Hind Ahmas and Najat Nait Ali had been hoping for convictions so they could start the lengthy process of challenging the law before the European Court of Human Rights. Ms Ahmas, 32, and Ms Ali, 36, were fined €120 (£104) and €80, respectively, for turning up at the town hall at Meaux, east of Paris, wearing their niqabs.
The mayor of Meaux is Jean-François Copé, the centre-right politician who drafted the law against the niqab and burka. It was Mr Copé's birthday on the day the two women came to Meaux.
About 130 other women have been "ticketed" by police for wearing the niqab since the law took effect in April. All the others accepted verbal warnings or agreed to attend lessons on French civics. "This was a question of principle," said Ms Ahmas, who demonstrated outside the court yesterday with half a dozen other veiled women, who were ignored by the police. "We sought this conviction deliberately. We will be claiming a victory once the law is abolished [by the European Court]."
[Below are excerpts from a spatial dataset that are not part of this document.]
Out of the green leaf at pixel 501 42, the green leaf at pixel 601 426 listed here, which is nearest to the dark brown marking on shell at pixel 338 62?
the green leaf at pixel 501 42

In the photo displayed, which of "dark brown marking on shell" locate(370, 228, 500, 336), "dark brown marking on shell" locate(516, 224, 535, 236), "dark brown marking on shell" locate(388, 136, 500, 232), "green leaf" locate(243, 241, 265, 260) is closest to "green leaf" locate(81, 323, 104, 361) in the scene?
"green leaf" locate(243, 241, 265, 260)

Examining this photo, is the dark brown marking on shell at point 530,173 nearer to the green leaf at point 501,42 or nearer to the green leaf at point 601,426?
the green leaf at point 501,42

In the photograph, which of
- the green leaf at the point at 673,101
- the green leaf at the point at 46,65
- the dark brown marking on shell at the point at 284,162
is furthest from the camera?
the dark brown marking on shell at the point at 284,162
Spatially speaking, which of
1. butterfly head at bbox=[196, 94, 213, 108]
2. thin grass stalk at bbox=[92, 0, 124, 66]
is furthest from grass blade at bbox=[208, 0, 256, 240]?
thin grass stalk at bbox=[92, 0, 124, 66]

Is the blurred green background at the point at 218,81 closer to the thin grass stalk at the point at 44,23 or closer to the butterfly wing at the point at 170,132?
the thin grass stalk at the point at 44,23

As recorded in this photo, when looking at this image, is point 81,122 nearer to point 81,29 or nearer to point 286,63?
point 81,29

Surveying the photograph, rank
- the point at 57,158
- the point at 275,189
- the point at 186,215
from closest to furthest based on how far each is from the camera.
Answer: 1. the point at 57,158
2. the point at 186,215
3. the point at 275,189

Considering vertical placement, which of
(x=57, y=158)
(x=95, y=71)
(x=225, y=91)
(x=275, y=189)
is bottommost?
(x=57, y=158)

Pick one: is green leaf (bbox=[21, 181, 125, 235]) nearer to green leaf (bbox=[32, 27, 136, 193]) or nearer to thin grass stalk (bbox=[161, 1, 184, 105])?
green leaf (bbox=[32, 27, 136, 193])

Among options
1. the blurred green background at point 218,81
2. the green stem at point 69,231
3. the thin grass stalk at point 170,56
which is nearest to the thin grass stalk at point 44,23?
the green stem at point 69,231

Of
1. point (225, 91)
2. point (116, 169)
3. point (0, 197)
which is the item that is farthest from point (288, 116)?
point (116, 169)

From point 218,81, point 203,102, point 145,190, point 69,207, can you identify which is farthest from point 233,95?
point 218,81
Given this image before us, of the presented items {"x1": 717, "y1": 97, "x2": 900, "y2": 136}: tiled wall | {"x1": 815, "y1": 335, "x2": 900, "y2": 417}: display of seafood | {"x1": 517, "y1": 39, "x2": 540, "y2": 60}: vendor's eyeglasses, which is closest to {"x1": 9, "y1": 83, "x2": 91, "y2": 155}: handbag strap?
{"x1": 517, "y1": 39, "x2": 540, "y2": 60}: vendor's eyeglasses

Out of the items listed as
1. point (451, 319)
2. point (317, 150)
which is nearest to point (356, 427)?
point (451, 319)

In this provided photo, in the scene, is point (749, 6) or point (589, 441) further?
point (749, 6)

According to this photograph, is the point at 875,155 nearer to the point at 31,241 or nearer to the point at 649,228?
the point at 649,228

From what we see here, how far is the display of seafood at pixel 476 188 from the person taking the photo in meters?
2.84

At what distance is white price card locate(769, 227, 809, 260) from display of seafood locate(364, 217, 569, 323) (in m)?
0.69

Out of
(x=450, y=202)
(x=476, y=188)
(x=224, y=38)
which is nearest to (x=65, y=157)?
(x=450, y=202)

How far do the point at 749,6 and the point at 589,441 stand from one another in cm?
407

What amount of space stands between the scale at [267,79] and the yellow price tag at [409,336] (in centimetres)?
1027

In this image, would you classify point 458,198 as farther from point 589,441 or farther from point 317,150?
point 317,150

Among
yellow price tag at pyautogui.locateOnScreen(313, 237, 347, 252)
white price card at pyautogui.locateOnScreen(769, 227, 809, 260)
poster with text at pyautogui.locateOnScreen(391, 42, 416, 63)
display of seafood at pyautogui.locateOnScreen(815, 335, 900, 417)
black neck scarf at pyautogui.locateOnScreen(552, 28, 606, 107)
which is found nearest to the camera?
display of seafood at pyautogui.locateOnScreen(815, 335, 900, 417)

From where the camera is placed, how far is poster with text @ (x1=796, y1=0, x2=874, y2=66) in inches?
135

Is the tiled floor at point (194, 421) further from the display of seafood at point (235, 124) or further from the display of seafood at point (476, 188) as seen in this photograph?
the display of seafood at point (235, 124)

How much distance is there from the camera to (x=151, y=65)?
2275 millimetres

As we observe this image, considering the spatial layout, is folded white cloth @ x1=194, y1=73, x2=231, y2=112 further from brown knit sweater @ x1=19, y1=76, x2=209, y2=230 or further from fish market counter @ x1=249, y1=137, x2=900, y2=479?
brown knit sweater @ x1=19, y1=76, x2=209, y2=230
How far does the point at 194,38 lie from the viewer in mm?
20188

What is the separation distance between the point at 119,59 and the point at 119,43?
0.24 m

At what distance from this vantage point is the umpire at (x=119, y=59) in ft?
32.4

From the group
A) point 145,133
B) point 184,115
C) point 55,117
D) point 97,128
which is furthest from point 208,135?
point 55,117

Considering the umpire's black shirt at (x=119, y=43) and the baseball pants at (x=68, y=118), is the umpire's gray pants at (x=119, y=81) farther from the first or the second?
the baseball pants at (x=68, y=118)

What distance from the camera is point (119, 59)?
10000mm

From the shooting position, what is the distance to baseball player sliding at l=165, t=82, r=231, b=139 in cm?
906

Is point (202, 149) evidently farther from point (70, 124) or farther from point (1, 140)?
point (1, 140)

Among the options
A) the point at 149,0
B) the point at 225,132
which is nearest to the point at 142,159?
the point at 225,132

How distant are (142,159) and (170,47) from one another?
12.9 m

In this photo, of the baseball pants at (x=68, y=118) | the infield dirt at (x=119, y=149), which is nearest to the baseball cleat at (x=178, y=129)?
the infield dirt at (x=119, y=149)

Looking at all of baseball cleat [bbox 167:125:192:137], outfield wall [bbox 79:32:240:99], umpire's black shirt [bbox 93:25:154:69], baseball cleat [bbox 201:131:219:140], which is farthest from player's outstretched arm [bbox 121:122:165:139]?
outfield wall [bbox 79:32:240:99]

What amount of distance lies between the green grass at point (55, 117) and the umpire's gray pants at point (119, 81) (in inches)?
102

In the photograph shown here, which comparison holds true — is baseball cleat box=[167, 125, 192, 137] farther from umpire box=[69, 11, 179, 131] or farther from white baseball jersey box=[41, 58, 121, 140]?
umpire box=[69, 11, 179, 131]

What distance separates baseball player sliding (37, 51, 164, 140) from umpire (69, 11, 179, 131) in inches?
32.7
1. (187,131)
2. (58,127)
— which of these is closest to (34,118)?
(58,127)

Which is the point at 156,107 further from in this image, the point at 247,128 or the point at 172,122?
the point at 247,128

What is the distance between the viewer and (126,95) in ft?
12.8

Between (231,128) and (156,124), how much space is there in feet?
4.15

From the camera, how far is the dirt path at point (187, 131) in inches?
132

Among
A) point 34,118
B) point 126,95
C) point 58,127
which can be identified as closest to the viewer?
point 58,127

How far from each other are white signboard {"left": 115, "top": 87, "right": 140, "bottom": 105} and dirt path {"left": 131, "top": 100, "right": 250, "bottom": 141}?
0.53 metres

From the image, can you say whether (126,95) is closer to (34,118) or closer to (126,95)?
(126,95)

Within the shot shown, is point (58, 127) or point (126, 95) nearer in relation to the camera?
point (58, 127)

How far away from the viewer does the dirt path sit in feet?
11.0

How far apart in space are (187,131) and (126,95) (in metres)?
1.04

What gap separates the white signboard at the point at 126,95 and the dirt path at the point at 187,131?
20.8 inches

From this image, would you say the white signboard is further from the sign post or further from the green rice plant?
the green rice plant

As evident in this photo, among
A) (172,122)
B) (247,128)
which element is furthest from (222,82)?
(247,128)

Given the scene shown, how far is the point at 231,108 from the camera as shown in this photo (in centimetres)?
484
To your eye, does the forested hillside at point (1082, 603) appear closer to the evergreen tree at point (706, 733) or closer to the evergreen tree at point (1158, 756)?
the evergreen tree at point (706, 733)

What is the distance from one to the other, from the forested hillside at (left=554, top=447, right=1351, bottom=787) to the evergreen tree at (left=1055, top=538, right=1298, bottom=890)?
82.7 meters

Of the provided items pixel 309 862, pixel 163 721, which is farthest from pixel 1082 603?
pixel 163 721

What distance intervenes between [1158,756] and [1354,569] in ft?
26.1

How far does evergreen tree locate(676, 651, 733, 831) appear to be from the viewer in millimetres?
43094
In another political gesture against the niqab law, another fully veiled woman said yesterday that she would run for President in the election next spring. In practice, Kenza Drider is unlikely to reach the official ballot paper. She needs signatures of 500 elected officials which, even with 36,000 mayors to choose from, is a tough proposition for "one issue" candidates.
Ms Drider, 32, of Avignon, has nonetheless already printed election posters showing herself wearing a full veil in front of a line of policemen.
All three women are backed by Rachid Nekkaz, a wealthy French businessman, who says he is campaigning to protect civil liberties. He insists he has nothing to do with radical anti-Western versions of Islam.
The French "law against covering the face in public" has been copied in Belgium. It will soon be followed by Italy and the Netherlands. Although there have been isolated cases of veiled women being threatened or attacked, the French law has passed off, for the most part, without incident.